A gene has been described, Ped (Preimplantation embryo development), that influences the rate of cleavage of preimplantation mouse embryos. Previous studies of linkage of Ped gene phenotype (fast or slow embryo development) and H-2 haplotype (H-2b or H-2k) in backcross embryos from the C57BL/10Sn and B10.BR congenic strains have shown that the Ped gene is located in the H-2 complex, the major histocompatibility complex (MHC) of the mouse. The present study was undertaken to localize the Ped gene to a particular subregion of the H-2 complex. Analysis of the B6.K1 and B6.K2 congenic strains, which differ at only the Q subregion of the MHC, was undertaken to test whether the Ped gene is located in the Q subregion of the MHC. Qa-2 antigen expression was used as a marker for the Q subregion and fast or slow development was used to assess Ped gene phenotype in backcross embryos generated from the mating of (B6.K1 x B6.K2)F1 and B6.K1 mice. The results showed linkage of Ped gene phenotype and Qa-2 antigen expression, which strongly supports the idea that the Ped gene is located in the Q subregion of the MHC. In a further set of experiments, litter size and weight were investigated in the B6.K1 and B6.K2 mice. Pure line and reciprocal crosses were made using sires and dams of both the B6.K1 and B6.K2 genotypes. Traits measured on pups included birth weight, weaning weight and weight per day of age from birth to weaning. Litter traits measured were number born and weaned and survivability. Sex effects existed for weaning weight and weight gain per day of age. Males gained more and were heavier than female pups (P less than 0.05). Pups whose sire or dam were B6.K2 were significantly (P less than 0.05) heavier at birth than those pups whose sire or dam were B6.K1, and B6.K2 homozygous pups were significantly (P less than 0.001) heavier than all others. Litters whose dams were B6.K2 had significantly more pups at birth (P less than 0.05) than those litters whose dams were B6.K1. Results suggest that pups that are heterozygous or homozygous B6.K2 are more apt to be heavier at birth and be in larger litters suggesting that genes in the Q region of the H-2 complex are advantageous to reproductive performance.

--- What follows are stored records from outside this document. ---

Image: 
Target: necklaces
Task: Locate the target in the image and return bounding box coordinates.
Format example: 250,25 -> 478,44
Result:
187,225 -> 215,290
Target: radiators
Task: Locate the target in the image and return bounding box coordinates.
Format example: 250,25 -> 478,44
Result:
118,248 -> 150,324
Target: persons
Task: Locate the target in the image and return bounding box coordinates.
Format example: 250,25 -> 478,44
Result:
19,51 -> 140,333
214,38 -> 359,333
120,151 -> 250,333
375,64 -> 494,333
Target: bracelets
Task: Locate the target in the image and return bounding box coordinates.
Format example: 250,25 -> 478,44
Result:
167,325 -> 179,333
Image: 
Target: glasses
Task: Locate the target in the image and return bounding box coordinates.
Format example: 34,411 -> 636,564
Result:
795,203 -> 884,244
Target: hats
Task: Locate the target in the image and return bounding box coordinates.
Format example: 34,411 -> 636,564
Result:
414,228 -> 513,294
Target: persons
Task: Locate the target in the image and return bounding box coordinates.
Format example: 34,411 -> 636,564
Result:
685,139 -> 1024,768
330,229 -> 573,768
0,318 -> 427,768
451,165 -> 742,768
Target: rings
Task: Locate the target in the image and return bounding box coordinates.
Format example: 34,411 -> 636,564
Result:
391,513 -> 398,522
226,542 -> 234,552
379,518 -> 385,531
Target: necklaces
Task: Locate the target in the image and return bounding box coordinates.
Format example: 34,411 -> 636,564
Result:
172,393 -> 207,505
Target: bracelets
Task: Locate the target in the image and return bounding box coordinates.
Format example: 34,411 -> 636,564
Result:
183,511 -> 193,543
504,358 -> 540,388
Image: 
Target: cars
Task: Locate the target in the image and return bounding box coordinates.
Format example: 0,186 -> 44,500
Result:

已经描述了一个名为Ped(植入前胚胎发育)的基因,它会影响植入前小鼠胚胎的分裂速度。先前对来自C57BL/10Sn和B10.BR同源品系的回交胚胎中Ped基因表型(胚胎发育快或慢)与H-2单倍型(H-2b或H-2k)的连锁研究表明,Ped基因位于小鼠主要组织相容性复合体(MHC)的H-2复合体中。本研究旨在将Ped基因定位到H-2复合体的特定亚区域。对仅在MHC的Q亚区域存在差异的B6.K1和B6.K2同源品系进行分析,以测试Ped基因是否位于MHC的Q亚区域。将Qa-2抗原表达用作Q亚区域的标记,并使用发育快或慢来评估由(B6.K1×B6.K2)F1与B6.K1小鼠交配产生的回交胚胎中的Ped基因表型。结果显示Ped基因表型与Qa-2抗原表达存在连锁关系,这有力地支持了Ped基因位于MHC的Q亚区域这一观点。在另一组实验中,对B6.K1和B6.K2小鼠的窝仔数和体重进行了研究。使用B6.K1和B6.K2两种基因型的公鼠和母鼠进行纯系和正反交。对幼崽测量的性状包括出生体重、断奶体重以及从出生到断奶的每日龄体重。测量的窝仔性状包括出生和断奶的数量以及存活率。断奶体重和每日龄体重增加存在性别效应。雄性幼崽比雌性幼崽增重更多且体重更重(P小于0.05)。其父亲或母亲为B6.K2的幼崽出生时比其父亲或母亲为B6.K1的幼崽显著更重(P小于0.05),并且B6.K2纯合幼崽比所有其他幼崽显著更重(P小于0.001)。其母亲为B6.K2的窝仔出生时比其母亲为B6.K1的窝仔显著更多(P小于0.05)。结果表明,B6.K2杂合或纯合的幼崽出生时更有可能更重且窝仔数更大,这表明H-2复合体Q区域的基因对繁殖性能有利。